Kane snorted and Shay shook his head clear, looking again at me.

“She didn’t stop yelling for five minutes, five minutes at least, Ronan,” Shay told me. “She said it must be so terrible enduring the heat in our air-conditioned mansions or Olympic-size pools or open-topped Porsche convertibles or shade provided by naked cabana girls waving palm fronds. Ronan, we don’t have naked cabana girls waving palm fronds!”

Shay laughed as he threw his hands up into the air in utter disbelief.

I pursed my lips around the end of my pen. “And you’re upset because you wish you did have naked cabana girls waving palm fronds?” I asked, playing stupid to annoy my friends. “You know, I have a few I could recommend. Should I send over a CV or two?”

“Her sarcasm was very unpleasant,” Kane said.

“Less sarcasm,” I mumbled as I pretended to jot it down (really, I was drawing boobs, just like I’d been drawing the whole time).

“Less volume,” Shay added, pointing at the notepad.
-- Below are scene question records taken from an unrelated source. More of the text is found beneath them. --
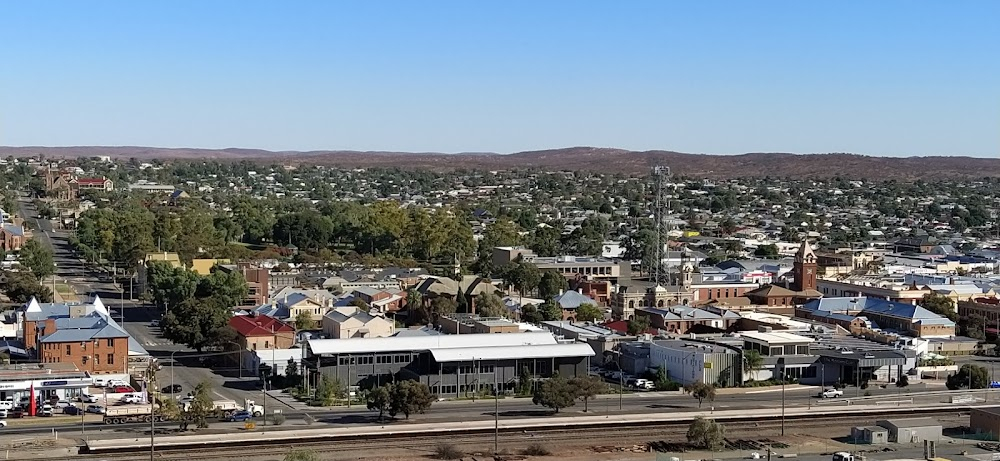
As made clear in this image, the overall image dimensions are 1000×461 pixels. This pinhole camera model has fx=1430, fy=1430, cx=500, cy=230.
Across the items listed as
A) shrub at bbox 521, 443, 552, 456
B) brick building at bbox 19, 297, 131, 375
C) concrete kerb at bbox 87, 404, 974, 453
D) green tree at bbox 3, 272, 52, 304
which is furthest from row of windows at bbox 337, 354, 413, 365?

“Emhmm,” I said, pen moving again.

Boobs. Boobs. Delaney’s boobs.

“Less antagonism,” Kane said. “Less temper.”

“Fewer death stares.”

“Death stares,” I repeated. “Big no-no.”

I looked up at Kane and Shay for more, but then both remained quiet, seemingly drained by their traumatising interaction with the deliciously notorious Delaney Evans.

“And how did the small talk end?” I asked in conclusion.

Kane rubbed tiredly at his temples and Shay leaned back in his chair to stare up at the ceiling. I waited and then Kane sighed once more.

“She called me a piece of fucking shit.”

“And me a steaming hog turd,” jumped in Shay.

I had to cover my mouth with my notepad to hide the smile that I could no longer repress.